SVR with various kernel function

The support vectors are the data points that lie within or on the boundary of the margin. They are critical in determining the position of the hyperplane and have a significant influence on the model's predictions. In the plots above, the support vectors are represented by the points on the contour lines of the approximating functions for each kernel. These points play a key role in determining the shape of the decision boundary and the overall performance of the SVR model.
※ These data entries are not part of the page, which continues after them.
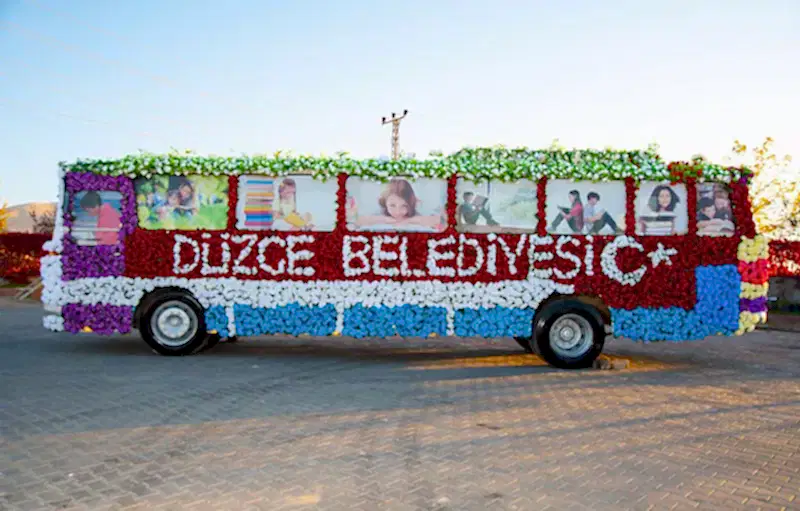 Özel Otobüs Tasarım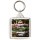 Keep Calm and Jingle On - Square Keyring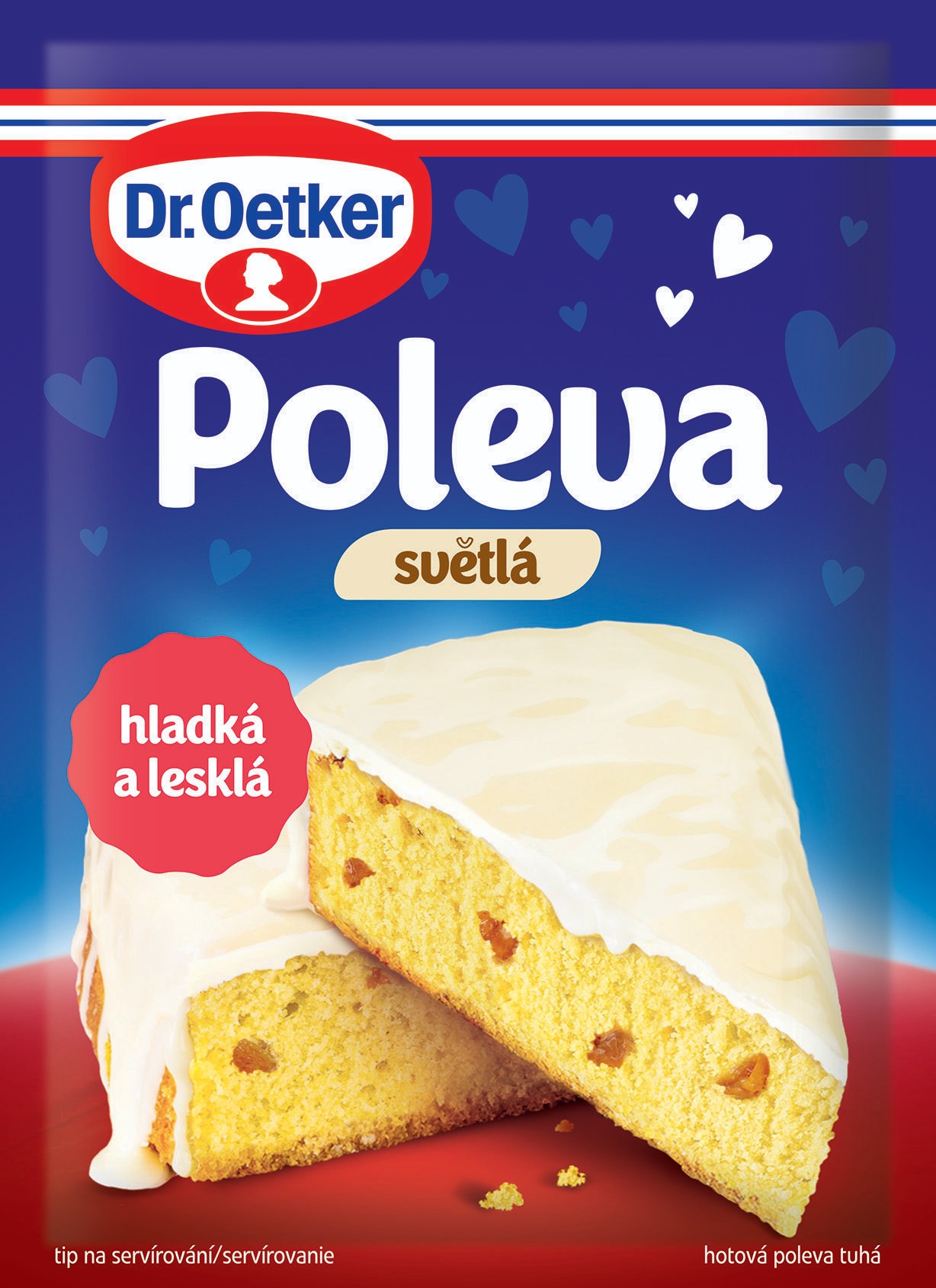 Trvanlivé potraviny - Dr. Oetker Poleva světlá 100 g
To evaluate the performance of our SVR models with different kernels, we can calculate their mean squared error (MSE) and R-squared scores on the test set.

python

from sklearn.metrics import mean_squared_error, r2_score

def evaluate_model(svr_model, X_test, y_test):
    y_pred = svr_model.predict(X_test)
    mse = mean_squared_error(y_test, y_pred)
    r2 = r2_score(y_test, y_pred)
    return mse, r2

mse_linear, r2_linear = evaluate_model(svr_linear, X_test, y_test)
mse_poly, r2_poly = evaluate_model(svr_poly, X_test, y_test)
mse_rbf, r2_rbf = evaluate_model(svr_rbf, X_test, y_test)
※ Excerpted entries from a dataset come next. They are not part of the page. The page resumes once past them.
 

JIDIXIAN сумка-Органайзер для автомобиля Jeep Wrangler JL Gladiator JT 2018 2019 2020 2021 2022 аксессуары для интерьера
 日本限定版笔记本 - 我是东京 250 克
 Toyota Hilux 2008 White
print("Linear kernel: MSE = {:.2f}, R^2 = {:.2f}".format(mse_linear, r2_linear))
print("Polynomial kernel: MSE = {:.2f}, R^2 = {:.2f}".format(mse_poly, r2_poly))
print("RBF kernel: MSE = {:.2f}, R^2 = {:.2f}".format(mse_rbf, r2_rbf))

Linear kernel: MSE = 0.31, R^2 = 0.91
Polynomial kernel: MSE = 0.54, R^2 = 0.84
RBF kernel: MSE = 0.30, R^2 = 0.91

This will output the mean squared error and R-squared scores for each of the SVR models. By comparing these metrics, we can determine which kernel provides the best fit for our data.